The University of Arizona Press




DESERT TOBACCO-Nicotiana trigonophyllaDunal

DESCRIPTION-A sticky soft hairy annual, or sometimes perennial, slightly woody toward the base, reproducing by seeds only. The stout erect stem, mostly branched above the base, is green, sticky, and densely hairy, 1 to 3 1/2 feet high. The leaves are alternate, mostly 2 to 6 (exceptionally to 10) inches long, including the stalk when present. They are broadly oblong or eggshaped, mostly pointed at the tip, but sometimes blunt. Those on the upper part of the stem are stalkless, with 2 earlike lobes at the base, while the ones below taper into a wing-edged stalk.

The tubular flowers are creamy or greenish white, 1/2 to 1 inch long, and open during the day.
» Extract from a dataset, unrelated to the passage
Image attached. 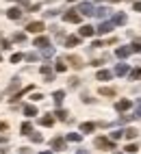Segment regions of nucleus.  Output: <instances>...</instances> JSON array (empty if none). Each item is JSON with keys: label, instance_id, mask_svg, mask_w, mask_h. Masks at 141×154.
Masks as SVG:
<instances>
[{"label": "nucleus", "instance_id": "50", "mask_svg": "<svg viewBox=\"0 0 141 154\" xmlns=\"http://www.w3.org/2000/svg\"><path fill=\"white\" fill-rule=\"evenodd\" d=\"M111 2H122V0H111Z\"/></svg>", "mask_w": 141, "mask_h": 154}, {"label": "nucleus", "instance_id": "36", "mask_svg": "<svg viewBox=\"0 0 141 154\" xmlns=\"http://www.w3.org/2000/svg\"><path fill=\"white\" fill-rule=\"evenodd\" d=\"M24 59V54H20V52H15L13 57H11V63H20V61Z\"/></svg>", "mask_w": 141, "mask_h": 154}, {"label": "nucleus", "instance_id": "39", "mask_svg": "<svg viewBox=\"0 0 141 154\" xmlns=\"http://www.w3.org/2000/svg\"><path fill=\"white\" fill-rule=\"evenodd\" d=\"M130 119H135L133 115H122L119 117V124H126V122H130Z\"/></svg>", "mask_w": 141, "mask_h": 154}, {"label": "nucleus", "instance_id": "10", "mask_svg": "<svg viewBox=\"0 0 141 154\" xmlns=\"http://www.w3.org/2000/svg\"><path fill=\"white\" fill-rule=\"evenodd\" d=\"M50 146H52V150H65V139L54 137L52 141H50Z\"/></svg>", "mask_w": 141, "mask_h": 154}, {"label": "nucleus", "instance_id": "42", "mask_svg": "<svg viewBox=\"0 0 141 154\" xmlns=\"http://www.w3.org/2000/svg\"><path fill=\"white\" fill-rule=\"evenodd\" d=\"M9 46H11V42H7V39H2V42H0V48H5V50H7Z\"/></svg>", "mask_w": 141, "mask_h": 154}, {"label": "nucleus", "instance_id": "48", "mask_svg": "<svg viewBox=\"0 0 141 154\" xmlns=\"http://www.w3.org/2000/svg\"><path fill=\"white\" fill-rule=\"evenodd\" d=\"M0 143H7V137H0Z\"/></svg>", "mask_w": 141, "mask_h": 154}, {"label": "nucleus", "instance_id": "35", "mask_svg": "<svg viewBox=\"0 0 141 154\" xmlns=\"http://www.w3.org/2000/svg\"><path fill=\"white\" fill-rule=\"evenodd\" d=\"M137 150H139V148L135 146V143H128V146H126V152H128V154H135Z\"/></svg>", "mask_w": 141, "mask_h": 154}, {"label": "nucleus", "instance_id": "27", "mask_svg": "<svg viewBox=\"0 0 141 154\" xmlns=\"http://www.w3.org/2000/svg\"><path fill=\"white\" fill-rule=\"evenodd\" d=\"M80 139H83V135H80V132H69V135H67V141H74V143H78Z\"/></svg>", "mask_w": 141, "mask_h": 154}, {"label": "nucleus", "instance_id": "4", "mask_svg": "<svg viewBox=\"0 0 141 154\" xmlns=\"http://www.w3.org/2000/svg\"><path fill=\"white\" fill-rule=\"evenodd\" d=\"M113 28H115V24H113V22H102V24L96 28V33H98V35H106V33H111Z\"/></svg>", "mask_w": 141, "mask_h": 154}, {"label": "nucleus", "instance_id": "25", "mask_svg": "<svg viewBox=\"0 0 141 154\" xmlns=\"http://www.w3.org/2000/svg\"><path fill=\"white\" fill-rule=\"evenodd\" d=\"M24 115H28V117H33V115H37V109H35L33 104H26V106H24Z\"/></svg>", "mask_w": 141, "mask_h": 154}, {"label": "nucleus", "instance_id": "38", "mask_svg": "<svg viewBox=\"0 0 141 154\" xmlns=\"http://www.w3.org/2000/svg\"><path fill=\"white\" fill-rule=\"evenodd\" d=\"M31 139H33L35 143H39V141H41L44 137H41V135H39V132H31Z\"/></svg>", "mask_w": 141, "mask_h": 154}, {"label": "nucleus", "instance_id": "41", "mask_svg": "<svg viewBox=\"0 0 141 154\" xmlns=\"http://www.w3.org/2000/svg\"><path fill=\"white\" fill-rule=\"evenodd\" d=\"M78 83H80V80H78V78H76V76H74V78H69V87H76V85H78Z\"/></svg>", "mask_w": 141, "mask_h": 154}, {"label": "nucleus", "instance_id": "33", "mask_svg": "<svg viewBox=\"0 0 141 154\" xmlns=\"http://www.w3.org/2000/svg\"><path fill=\"white\" fill-rule=\"evenodd\" d=\"M24 59H26V61H37V59H39V54H37V52H26V54H24Z\"/></svg>", "mask_w": 141, "mask_h": 154}, {"label": "nucleus", "instance_id": "29", "mask_svg": "<svg viewBox=\"0 0 141 154\" xmlns=\"http://www.w3.org/2000/svg\"><path fill=\"white\" fill-rule=\"evenodd\" d=\"M139 78H141V67H135L130 72V80H139Z\"/></svg>", "mask_w": 141, "mask_h": 154}, {"label": "nucleus", "instance_id": "43", "mask_svg": "<svg viewBox=\"0 0 141 154\" xmlns=\"http://www.w3.org/2000/svg\"><path fill=\"white\" fill-rule=\"evenodd\" d=\"M31 100H35V102H37V100H44V96H41V94H33Z\"/></svg>", "mask_w": 141, "mask_h": 154}, {"label": "nucleus", "instance_id": "17", "mask_svg": "<svg viewBox=\"0 0 141 154\" xmlns=\"http://www.w3.org/2000/svg\"><path fill=\"white\" fill-rule=\"evenodd\" d=\"M93 130H96L93 122H85V124H80V132H93Z\"/></svg>", "mask_w": 141, "mask_h": 154}, {"label": "nucleus", "instance_id": "19", "mask_svg": "<svg viewBox=\"0 0 141 154\" xmlns=\"http://www.w3.org/2000/svg\"><path fill=\"white\" fill-rule=\"evenodd\" d=\"M117 94V91L113 89V87H100V96H109V98H113Z\"/></svg>", "mask_w": 141, "mask_h": 154}, {"label": "nucleus", "instance_id": "7", "mask_svg": "<svg viewBox=\"0 0 141 154\" xmlns=\"http://www.w3.org/2000/svg\"><path fill=\"white\" fill-rule=\"evenodd\" d=\"M115 54H117L119 59H126V57L133 54V48H130V46H122V48H117V50H115Z\"/></svg>", "mask_w": 141, "mask_h": 154}, {"label": "nucleus", "instance_id": "20", "mask_svg": "<svg viewBox=\"0 0 141 154\" xmlns=\"http://www.w3.org/2000/svg\"><path fill=\"white\" fill-rule=\"evenodd\" d=\"M52 98H54V102H57V104H63V100H65V91H61V89H59V91H54V94H52Z\"/></svg>", "mask_w": 141, "mask_h": 154}, {"label": "nucleus", "instance_id": "32", "mask_svg": "<svg viewBox=\"0 0 141 154\" xmlns=\"http://www.w3.org/2000/svg\"><path fill=\"white\" fill-rule=\"evenodd\" d=\"M133 117H135V119H141V100L137 102V109H135V113H133Z\"/></svg>", "mask_w": 141, "mask_h": 154}, {"label": "nucleus", "instance_id": "22", "mask_svg": "<svg viewBox=\"0 0 141 154\" xmlns=\"http://www.w3.org/2000/svg\"><path fill=\"white\" fill-rule=\"evenodd\" d=\"M111 76H113V74H111V72H109V69H100L96 78H98V80H109Z\"/></svg>", "mask_w": 141, "mask_h": 154}, {"label": "nucleus", "instance_id": "14", "mask_svg": "<svg viewBox=\"0 0 141 154\" xmlns=\"http://www.w3.org/2000/svg\"><path fill=\"white\" fill-rule=\"evenodd\" d=\"M111 22H113L115 26H122V24H126V13H115Z\"/></svg>", "mask_w": 141, "mask_h": 154}, {"label": "nucleus", "instance_id": "16", "mask_svg": "<svg viewBox=\"0 0 141 154\" xmlns=\"http://www.w3.org/2000/svg\"><path fill=\"white\" fill-rule=\"evenodd\" d=\"M109 13H111V9H106V7H100V9H96V11H93V15H98L100 20H104Z\"/></svg>", "mask_w": 141, "mask_h": 154}, {"label": "nucleus", "instance_id": "8", "mask_svg": "<svg viewBox=\"0 0 141 154\" xmlns=\"http://www.w3.org/2000/svg\"><path fill=\"white\" fill-rule=\"evenodd\" d=\"M44 28H46V26H44V22H31V24L26 26L28 33H41Z\"/></svg>", "mask_w": 141, "mask_h": 154}, {"label": "nucleus", "instance_id": "46", "mask_svg": "<svg viewBox=\"0 0 141 154\" xmlns=\"http://www.w3.org/2000/svg\"><path fill=\"white\" fill-rule=\"evenodd\" d=\"M9 128V124H7V122H0V130H7Z\"/></svg>", "mask_w": 141, "mask_h": 154}, {"label": "nucleus", "instance_id": "21", "mask_svg": "<svg viewBox=\"0 0 141 154\" xmlns=\"http://www.w3.org/2000/svg\"><path fill=\"white\" fill-rule=\"evenodd\" d=\"M39 124H41V126H52L54 124V117L52 115H44L41 119H39Z\"/></svg>", "mask_w": 141, "mask_h": 154}, {"label": "nucleus", "instance_id": "6", "mask_svg": "<svg viewBox=\"0 0 141 154\" xmlns=\"http://www.w3.org/2000/svg\"><path fill=\"white\" fill-rule=\"evenodd\" d=\"M65 61H67V63L72 65V67H76V69H80V67L85 65V63H83V59H80V57H74V54H69Z\"/></svg>", "mask_w": 141, "mask_h": 154}, {"label": "nucleus", "instance_id": "37", "mask_svg": "<svg viewBox=\"0 0 141 154\" xmlns=\"http://www.w3.org/2000/svg\"><path fill=\"white\" fill-rule=\"evenodd\" d=\"M24 39H26L24 33H15V35H13V42H24Z\"/></svg>", "mask_w": 141, "mask_h": 154}, {"label": "nucleus", "instance_id": "5", "mask_svg": "<svg viewBox=\"0 0 141 154\" xmlns=\"http://www.w3.org/2000/svg\"><path fill=\"white\" fill-rule=\"evenodd\" d=\"M78 35H80V37H93V35H96V28L89 26V24H85V26H80Z\"/></svg>", "mask_w": 141, "mask_h": 154}, {"label": "nucleus", "instance_id": "12", "mask_svg": "<svg viewBox=\"0 0 141 154\" xmlns=\"http://www.w3.org/2000/svg\"><path fill=\"white\" fill-rule=\"evenodd\" d=\"M41 76H46V83H52L54 74H52V69H50V65H41Z\"/></svg>", "mask_w": 141, "mask_h": 154}, {"label": "nucleus", "instance_id": "28", "mask_svg": "<svg viewBox=\"0 0 141 154\" xmlns=\"http://www.w3.org/2000/svg\"><path fill=\"white\" fill-rule=\"evenodd\" d=\"M54 69H57V72H65V69H67L65 61H63V59H59V61H57V65H54Z\"/></svg>", "mask_w": 141, "mask_h": 154}, {"label": "nucleus", "instance_id": "13", "mask_svg": "<svg viewBox=\"0 0 141 154\" xmlns=\"http://www.w3.org/2000/svg\"><path fill=\"white\" fill-rule=\"evenodd\" d=\"M7 15L11 17V20H20V17H22V9H17V7H11V9L7 11Z\"/></svg>", "mask_w": 141, "mask_h": 154}, {"label": "nucleus", "instance_id": "49", "mask_svg": "<svg viewBox=\"0 0 141 154\" xmlns=\"http://www.w3.org/2000/svg\"><path fill=\"white\" fill-rule=\"evenodd\" d=\"M39 154H52V152H48V150H46V152H39Z\"/></svg>", "mask_w": 141, "mask_h": 154}, {"label": "nucleus", "instance_id": "18", "mask_svg": "<svg viewBox=\"0 0 141 154\" xmlns=\"http://www.w3.org/2000/svg\"><path fill=\"white\" fill-rule=\"evenodd\" d=\"M35 46H37V48H48V46H50V39H48V37H37V39H35Z\"/></svg>", "mask_w": 141, "mask_h": 154}, {"label": "nucleus", "instance_id": "44", "mask_svg": "<svg viewBox=\"0 0 141 154\" xmlns=\"http://www.w3.org/2000/svg\"><path fill=\"white\" fill-rule=\"evenodd\" d=\"M20 154H31V148H20Z\"/></svg>", "mask_w": 141, "mask_h": 154}, {"label": "nucleus", "instance_id": "30", "mask_svg": "<svg viewBox=\"0 0 141 154\" xmlns=\"http://www.w3.org/2000/svg\"><path fill=\"white\" fill-rule=\"evenodd\" d=\"M41 52H44V57H46V59H50V57L54 54V48H52V46H48V48H41Z\"/></svg>", "mask_w": 141, "mask_h": 154}, {"label": "nucleus", "instance_id": "45", "mask_svg": "<svg viewBox=\"0 0 141 154\" xmlns=\"http://www.w3.org/2000/svg\"><path fill=\"white\" fill-rule=\"evenodd\" d=\"M135 11H141V0H135Z\"/></svg>", "mask_w": 141, "mask_h": 154}, {"label": "nucleus", "instance_id": "1", "mask_svg": "<svg viewBox=\"0 0 141 154\" xmlns=\"http://www.w3.org/2000/svg\"><path fill=\"white\" fill-rule=\"evenodd\" d=\"M93 143H96V148H100V150H115V141L106 139V137H98Z\"/></svg>", "mask_w": 141, "mask_h": 154}, {"label": "nucleus", "instance_id": "34", "mask_svg": "<svg viewBox=\"0 0 141 154\" xmlns=\"http://www.w3.org/2000/svg\"><path fill=\"white\" fill-rule=\"evenodd\" d=\"M119 137H124V130H115V132H111V139H113V141H117Z\"/></svg>", "mask_w": 141, "mask_h": 154}, {"label": "nucleus", "instance_id": "40", "mask_svg": "<svg viewBox=\"0 0 141 154\" xmlns=\"http://www.w3.org/2000/svg\"><path fill=\"white\" fill-rule=\"evenodd\" d=\"M130 48H133V52H141V42H135Z\"/></svg>", "mask_w": 141, "mask_h": 154}, {"label": "nucleus", "instance_id": "26", "mask_svg": "<svg viewBox=\"0 0 141 154\" xmlns=\"http://www.w3.org/2000/svg\"><path fill=\"white\" fill-rule=\"evenodd\" d=\"M31 132H33V124L31 122H24L22 124V135H31Z\"/></svg>", "mask_w": 141, "mask_h": 154}, {"label": "nucleus", "instance_id": "11", "mask_svg": "<svg viewBox=\"0 0 141 154\" xmlns=\"http://www.w3.org/2000/svg\"><path fill=\"white\" fill-rule=\"evenodd\" d=\"M130 109V100H119V102H115V111H119V113H124V111H128Z\"/></svg>", "mask_w": 141, "mask_h": 154}, {"label": "nucleus", "instance_id": "23", "mask_svg": "<svg viewBox=\"0 0 141 154\" xmlns=\"http://www.w3.org/2000/svg\"><path fill=\"white\" fill-rule=\"evenodd\" d=\"M17 87H20V78H13L11 85H9V96H13L15 91H17Z\"/></svg>", "mask_w": 141, "mask_h": 154}, {"label": "nucleus", "instance_id": "31", "mask_svg": "<svg viewBox=\"0 0 141 154\" xmlns=\"http://www.w3.org/2000/svg\"><path fill=\"white\" fill-rule=\"evenodd\" d=\"M54 115H57L59 119H63V122H65V119H67V111H63V109H57V113H54Z\"/></svg>", "mask_w": 141, "mask_h": 154}, {"label": "nucleus", "instance_id": "24", "mask_svg": "<svg viewBox=\"0 0 141 154\" xmlns=\"http://www.w3.org/2000/svg\"><path fill=\"white\" fill-rule=\"evenodd\" d=\"M137 135H139L137 128H126V130H124V137H126V139H137Z\"/></svg>", "mask_w": 141, "mask_h": 154}, {"label": "nucleus", "instance_id": "3", "mask_svg": "<svg viewBox=\"0 0 141 154\" xmlns=\"http://www.w3.org/2000/svg\"><path fill=\"white\" fill-rule=\"evenodd\" d=\"M63 20H65V22H72V24H78L80 20H83V15H80L76 9H69V11L63 15Z\"/></svg>", "mask_w": 141, "mask_h": 154}, {"label": "nucleus", "instance_id": "2", "mask_svg": "<svg viewBox=\"0 0 141 154\" xmlns=\"http://www.w3.org/2000/svg\"><path fill=\"white\" fill-rule=\"evenodd\" d=\"M76 11H78L80 15H93V11H96V7H93L91 2H80V5L76 7Z\"/></svg>", "mask_w": 141, "mask_h": 154}, {"label": "nucleus", "instance_id": "47", "mask_svg": "<svg viewBox=\"0 0 141 154\" xmlns=\"http://www.w3.org/2000/svg\"><path fill=\"white\" fill-rule=\"evenodd\" d=\"M76 154H89V152H85V150H76Z\"/></svg>", "mask_w": 141, "mask_h": 154}, {"label": "nucleus", "instance_id": "15", "mask_svg": "<svg viewBox=\"0 0 141 154\" xmlns=\"http://www.w3.org/2000/svg\"><path fill=\"white\" fill-rule=\"evenodd\" d=\"M115 74H117V76H126V74H128V65H126V63H117V65H115Z\"/></svg>", "mask_w": 141, "mask_h": 154}, {"label": "nucleus", "instance_id": "9", "mask_svg": "<svg viewBox=\"0 0 141 154\" xmlns=\"http://www.w3.org/2000/svg\"><path fill=\"white\" fill-rule=\"evenodd\" d=\"M65 46H67V48L80 46V35H69V37H65Z\"/></svg>", "mask_w": 141, "mask_h": 154}]
</instances>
They are somewhat hairy on the outside, short stalked, and occur on long nearly leafless flowering branches at the ends of the stems. The calyx is 6-parted, 1/4 to 1/2 inch long, and hairy and sticky on the outer surface. It is persistent, enlarges at the base, and completely hides the mature seedpod. The smooth seedpods are many-seeded, urnshaped, and about 3/8 inch long. The tiny kidneyshaped seeds, less than 1/25 inch long, are dark or reddish brown; the surface is coarsely pitted and roughened.

DISTRIBUTION-Desert tobacco is a native range weed, most commonly found on dry sandy or gravelly soil. Widespread throughout most of the state in waste places, washes, flood plains, canyons, and water courses on desert, northern desert, woodland, and sometimes pinyon-juniper ranges; 100 to 6,000 feet elevation; flowering most of the year. Indians are reported to smoke the leaves of desert tobacco, now chiefly in ceremonials.

POISONOUS PROPERTIES-Both desert tobacco and tree tobacco contain the toxic alkaloid nicotine; the leaves and young stems are the most poisonous parts. Poisonous to all kinds of livestock and to humans; cattle and horses are poisoned more often than sheep under normal range conditions. The minimum lethal dose of desert tobacco is about 2 percent of the animal's weight on a green weight basis.